Posted September 26, 2014
Wearing contacts isn’t always as easy as you’d hope. Often, you can’t just open the lens container and stick your contacts into your eyes. While prescription contact lenses have improved vision for many Americans, there are several mistakes to avoid for proper eye care.
Over 30 million Americans wear contact lenses, reports the American Optometric Association. People wear contacts for a variety of reasons, such as not wanting glasses to get in the way or cover their face, not having to constantly clean their glasses, and the desire to wear non-prescription sunglasses.
Risk of infection is one of the biggest problems contact lens wearers face, but following proper care and hygiene guidelines will keep these concerns under control. The American Academy of Ophthalmology identifies common mistakes soft contact lens wearers make that can cause an eye infection. Here are three from the list:
- In an emergency, use saliva or water to wet your contacts. Wind and environmental factors can easily dry out your eyes, making it uncomfortable to wear contacts, but using saliva or water to rinse contacts is not a good solution. Saliva contains oral bacteria, which is not healthy for your eyes, and putting water on contacts can make them swell and change their fit. If you don’t have contact lens solution or rewetting drops with you, eye doctors recommend throwing away the contact vs. placing your eye at risk for an infection.
- It’s OK to reuse contact lens solution. Soaking lenses in contact solution helps to remove bacteria and debris that accumulates on your eye throughout the day. Eye doctors report that when reusing contact solution, you’re putting bacteria back into your eye, which can lead to an infection.
- Use soap and water to clean your storage case. Eye doctors recommend cleaning your storage case with contact lens solution, not soap and water. Always wipe the case with a clean, lint-free towel and let it air dry before resealing and storing. Also, replace the case every three to six months to prevent the accumulation of bacteria.

....

● Problem details: Copy out the entire post on contact lens care mistakes word for word. Rely on nothing but the post above.

● Provided records:
....

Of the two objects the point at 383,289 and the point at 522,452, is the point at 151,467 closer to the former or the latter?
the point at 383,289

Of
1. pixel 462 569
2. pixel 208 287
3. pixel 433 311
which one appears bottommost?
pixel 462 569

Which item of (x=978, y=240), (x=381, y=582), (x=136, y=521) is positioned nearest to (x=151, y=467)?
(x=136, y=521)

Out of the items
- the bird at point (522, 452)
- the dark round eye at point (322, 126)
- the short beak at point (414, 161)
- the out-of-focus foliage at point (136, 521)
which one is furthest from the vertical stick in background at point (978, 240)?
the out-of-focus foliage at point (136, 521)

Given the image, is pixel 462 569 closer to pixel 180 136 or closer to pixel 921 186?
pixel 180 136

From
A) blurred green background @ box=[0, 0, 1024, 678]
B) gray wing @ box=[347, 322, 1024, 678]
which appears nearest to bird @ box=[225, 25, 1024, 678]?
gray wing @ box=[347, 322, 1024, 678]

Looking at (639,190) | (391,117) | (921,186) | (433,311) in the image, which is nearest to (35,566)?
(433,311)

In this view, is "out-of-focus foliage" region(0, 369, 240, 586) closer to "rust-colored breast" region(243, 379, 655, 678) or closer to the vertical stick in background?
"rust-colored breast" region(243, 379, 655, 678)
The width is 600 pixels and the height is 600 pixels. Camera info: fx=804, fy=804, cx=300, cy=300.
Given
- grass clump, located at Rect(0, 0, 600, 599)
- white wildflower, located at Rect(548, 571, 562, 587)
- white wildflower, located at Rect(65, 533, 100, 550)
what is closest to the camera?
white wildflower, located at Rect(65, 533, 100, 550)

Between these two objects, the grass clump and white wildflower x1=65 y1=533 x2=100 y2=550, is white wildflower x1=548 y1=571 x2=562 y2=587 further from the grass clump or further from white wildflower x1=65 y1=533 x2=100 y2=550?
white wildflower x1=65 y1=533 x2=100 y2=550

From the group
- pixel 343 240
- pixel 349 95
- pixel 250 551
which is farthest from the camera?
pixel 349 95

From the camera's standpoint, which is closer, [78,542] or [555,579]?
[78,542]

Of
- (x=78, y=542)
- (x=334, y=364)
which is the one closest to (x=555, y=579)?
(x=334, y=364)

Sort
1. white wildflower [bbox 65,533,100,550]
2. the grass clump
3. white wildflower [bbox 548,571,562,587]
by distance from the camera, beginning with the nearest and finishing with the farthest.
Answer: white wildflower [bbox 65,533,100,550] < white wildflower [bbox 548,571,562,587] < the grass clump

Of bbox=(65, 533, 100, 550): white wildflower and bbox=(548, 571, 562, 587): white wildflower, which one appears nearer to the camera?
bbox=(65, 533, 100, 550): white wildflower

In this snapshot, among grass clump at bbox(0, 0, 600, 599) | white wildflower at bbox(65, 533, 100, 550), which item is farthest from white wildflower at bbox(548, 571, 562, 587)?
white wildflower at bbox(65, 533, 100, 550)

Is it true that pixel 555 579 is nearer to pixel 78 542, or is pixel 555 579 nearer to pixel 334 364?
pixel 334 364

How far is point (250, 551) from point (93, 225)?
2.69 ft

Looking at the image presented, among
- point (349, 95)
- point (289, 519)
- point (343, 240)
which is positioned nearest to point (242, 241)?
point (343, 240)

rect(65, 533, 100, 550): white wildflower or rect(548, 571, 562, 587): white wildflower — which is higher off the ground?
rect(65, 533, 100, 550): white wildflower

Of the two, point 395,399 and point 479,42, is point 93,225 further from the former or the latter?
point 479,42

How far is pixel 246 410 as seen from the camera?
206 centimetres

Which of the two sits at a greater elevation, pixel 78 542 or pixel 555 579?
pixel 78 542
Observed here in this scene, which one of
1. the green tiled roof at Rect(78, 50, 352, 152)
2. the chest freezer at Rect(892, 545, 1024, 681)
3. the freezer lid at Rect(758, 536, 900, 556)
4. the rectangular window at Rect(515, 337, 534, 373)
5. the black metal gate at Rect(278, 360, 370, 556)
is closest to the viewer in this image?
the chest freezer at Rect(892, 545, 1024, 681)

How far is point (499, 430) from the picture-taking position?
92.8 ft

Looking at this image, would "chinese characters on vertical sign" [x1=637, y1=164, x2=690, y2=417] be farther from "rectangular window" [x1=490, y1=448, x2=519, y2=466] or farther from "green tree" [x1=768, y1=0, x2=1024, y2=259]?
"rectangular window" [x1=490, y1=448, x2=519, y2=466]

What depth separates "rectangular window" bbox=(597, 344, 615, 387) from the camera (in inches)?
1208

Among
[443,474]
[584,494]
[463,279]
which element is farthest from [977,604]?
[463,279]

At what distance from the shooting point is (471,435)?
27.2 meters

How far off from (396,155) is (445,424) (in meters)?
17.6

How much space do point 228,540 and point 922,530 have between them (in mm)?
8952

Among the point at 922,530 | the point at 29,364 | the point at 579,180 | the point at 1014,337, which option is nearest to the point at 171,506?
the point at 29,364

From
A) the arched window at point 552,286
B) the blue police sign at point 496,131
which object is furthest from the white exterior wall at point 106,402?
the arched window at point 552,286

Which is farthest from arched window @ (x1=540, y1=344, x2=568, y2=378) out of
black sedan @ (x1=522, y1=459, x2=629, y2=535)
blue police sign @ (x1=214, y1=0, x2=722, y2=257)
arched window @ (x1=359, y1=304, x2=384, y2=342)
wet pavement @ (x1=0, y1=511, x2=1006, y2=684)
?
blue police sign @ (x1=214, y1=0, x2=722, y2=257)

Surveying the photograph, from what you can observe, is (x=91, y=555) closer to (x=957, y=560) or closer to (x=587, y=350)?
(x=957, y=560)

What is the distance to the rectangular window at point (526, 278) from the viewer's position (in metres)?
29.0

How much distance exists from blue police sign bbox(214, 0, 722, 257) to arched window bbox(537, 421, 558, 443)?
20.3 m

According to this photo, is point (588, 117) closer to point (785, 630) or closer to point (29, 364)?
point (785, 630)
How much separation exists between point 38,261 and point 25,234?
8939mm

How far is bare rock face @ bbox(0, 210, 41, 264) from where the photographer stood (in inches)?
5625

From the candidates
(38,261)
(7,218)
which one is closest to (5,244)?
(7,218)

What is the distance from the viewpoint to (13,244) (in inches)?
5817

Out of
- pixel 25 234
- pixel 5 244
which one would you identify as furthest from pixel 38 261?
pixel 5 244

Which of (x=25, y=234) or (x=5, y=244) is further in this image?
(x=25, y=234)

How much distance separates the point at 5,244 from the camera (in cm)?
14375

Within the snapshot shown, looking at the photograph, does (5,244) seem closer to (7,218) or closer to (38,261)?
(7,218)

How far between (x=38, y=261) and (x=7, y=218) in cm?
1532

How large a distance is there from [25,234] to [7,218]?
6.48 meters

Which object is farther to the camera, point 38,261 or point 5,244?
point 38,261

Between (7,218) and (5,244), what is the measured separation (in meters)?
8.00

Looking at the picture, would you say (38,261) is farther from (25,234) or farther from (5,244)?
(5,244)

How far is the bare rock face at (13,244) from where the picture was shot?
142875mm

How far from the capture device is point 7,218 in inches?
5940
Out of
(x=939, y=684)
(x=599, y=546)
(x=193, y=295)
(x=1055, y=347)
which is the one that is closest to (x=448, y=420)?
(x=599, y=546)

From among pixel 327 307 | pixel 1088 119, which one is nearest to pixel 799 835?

....

● Output below:
Posted September 26, 2014
Wearing contacts isn’t always as easy as you’d hope. Often, you can’t just open the lens container and stick your contacts into your eyes. While prescription contact lenses have improved vision for many Americans, there are several mistakes to avoid for proper eye care.
Over 30 million Americans wear contact lenses, reports the American Optometric Association. People wear contacts for a variety of reasons, such as not wanting glasses to get in the way or cover their face, not having to constantly clean their glasses, and the desire to wear non-prescription sunglasses.
Risk of infection is one of the biggest problems contact lens wearers face, but following proper care and hygiene guidelines will keep these concerns under control. The American Academy of Ophthalmology identifies common mistakes soft contact lens wearers make that can cause an eye infection. Here are three from the list:
- In an emergency, use saliva or water to wet your contacts. Wind and environmental factors can easily dry out your eyes, making it uncomfortable to wear contacts, but using saliva or water to rinse contacts is not a good solution. Saliva contains oral bacteria, which is not healthy for your eyes, and putting water on contacts can make them swell and change their fit. If you don’t have contact lens solution or rewetting drops with you, eye doctors recommend throwing away the contact vs. placing your eye at risk for an infection.
- It’s OK to reuse contact lens solution. Soaking lenses in contact solution helps to remove bacteria and debris that accumulates on your eye throughout the day. Eye doctors report that when reusing contact solution, you’re putting bacteria back into your eye, which can lead to an infection.
- Use soap and water to clean your storage case. Eye doctors recommend cleaning your storage case with contact lens solution, not soap and water. Always wipe the case with a clean, lint-free towel and let it air dry before resealing and storing. Also, replace the case every three to six months to prevent the accumulation of bacteria.